Mesa County Commissioner Steve Acquafresca has an idea for salvaging this county’s share of federal mineral leasing funds: Send it back to the state, which already sent the money to this region, so the Colorado Department of Local Affairs can hand it out to entities deemed appropriate by a local board.

If that seems a convoluted way to handle $1.6 million designed to help this community alleviate the impacts of energy development, it is. But Acquafresca isn’t trying to complicate things.

He is looking for the most effective means to ensure Mesa County receives its full allocation of funds due from mineral leasing on federal lands, and from money designed to make up for property taxes that can’t be collected on federal lands. His idea deserves further exploration to determine if it can resolve the funding dispute this year. But long term, it’s clear the state Legislature must change the law it passed this year regarding mineral lease funds to make it comply with the latest interpretation from the Department of the Interior.

Briefly, here’s how this dispute transpired.

Many Colorado counties receive both federal mineral lease funds — that come from energy companies extracting minerals such as coal, oil and gas from nearby federal lands — and Payment in Lieu of Taxes, or PILT money — to offset the fact the counties cannot collect property taxes on federal lands. Although the payments vary from year to year, Mesa County usually receives several million dollars from the two programs.

✔ In 2010, the Interior Department decided it would deduct the mineral lease funds Colorado counties receive from the PILT money they get. That meant a reduction of $1.4 million for Mesa County last year.

✔ To avoid future deductions, the Colorado Legislature this year passed a bill authorizing counties to create separate federal mineral leasing districts to accept the leasing money and give it to qualified applicants. Because the districts would be separate from the counties, the thinking went, counties would be able to receive their PILT funds with no deduction of the mineral leasing money.

✔ Several counties, Mesa among them, created mineral leasing districts this summer. In September, the Mesa County Federal Mineral Leasing District board began accepting applications for the $1.6 million in mineral leasing funds it received this year.

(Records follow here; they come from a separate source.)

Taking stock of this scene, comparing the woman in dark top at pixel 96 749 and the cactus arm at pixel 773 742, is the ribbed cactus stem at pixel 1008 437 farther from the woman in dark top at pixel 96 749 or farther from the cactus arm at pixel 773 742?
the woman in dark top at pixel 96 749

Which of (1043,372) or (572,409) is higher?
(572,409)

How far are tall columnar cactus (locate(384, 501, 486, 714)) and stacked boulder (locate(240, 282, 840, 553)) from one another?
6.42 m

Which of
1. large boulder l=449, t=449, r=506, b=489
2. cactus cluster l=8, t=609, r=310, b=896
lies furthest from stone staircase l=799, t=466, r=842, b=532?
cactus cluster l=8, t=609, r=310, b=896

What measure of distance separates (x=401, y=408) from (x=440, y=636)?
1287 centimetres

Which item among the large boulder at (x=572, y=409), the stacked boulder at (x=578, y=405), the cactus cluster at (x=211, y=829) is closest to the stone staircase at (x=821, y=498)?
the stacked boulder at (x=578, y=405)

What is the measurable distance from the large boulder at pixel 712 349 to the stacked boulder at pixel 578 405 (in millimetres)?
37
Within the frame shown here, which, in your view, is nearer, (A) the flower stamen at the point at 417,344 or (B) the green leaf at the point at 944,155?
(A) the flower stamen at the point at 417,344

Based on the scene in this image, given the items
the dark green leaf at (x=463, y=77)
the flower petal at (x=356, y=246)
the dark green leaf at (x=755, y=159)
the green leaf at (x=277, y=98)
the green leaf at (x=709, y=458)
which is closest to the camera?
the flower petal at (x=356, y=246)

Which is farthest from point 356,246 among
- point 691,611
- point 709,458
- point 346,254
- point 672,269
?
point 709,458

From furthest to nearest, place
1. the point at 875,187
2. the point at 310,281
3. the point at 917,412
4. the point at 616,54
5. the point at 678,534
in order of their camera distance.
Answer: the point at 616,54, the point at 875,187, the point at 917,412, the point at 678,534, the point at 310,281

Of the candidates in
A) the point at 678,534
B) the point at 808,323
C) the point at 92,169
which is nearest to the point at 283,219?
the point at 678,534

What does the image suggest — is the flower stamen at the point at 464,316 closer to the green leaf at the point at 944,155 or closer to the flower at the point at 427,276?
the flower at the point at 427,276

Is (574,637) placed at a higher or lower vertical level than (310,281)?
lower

It was scheduled to award the money early next month.

✔ Recently, the Interior Department said the arrangement won’t work because the mineral leasing districts aren’t really distinct entities from the counties. The districts are created by the counties, with board members appointed by the county commissioners and in some cases, such as Mesa County, with a county commissioner serving on the district board. Because of that, Interior said, the leasing funds would still be deducted from counties’ PILT money.

Hence Acquafresca’s suggestion to have the county mineral leasing district board send its $1.6 million to the Department of Local Affairs and let it allocate the funds, with the hope it will do so the same way the local board suggests.

There’s no guarantee this idea will work, either. But it’s worth exploring as a means of trying to make sure this community receives the full amount of money it is due for the activities occurring on federal lands.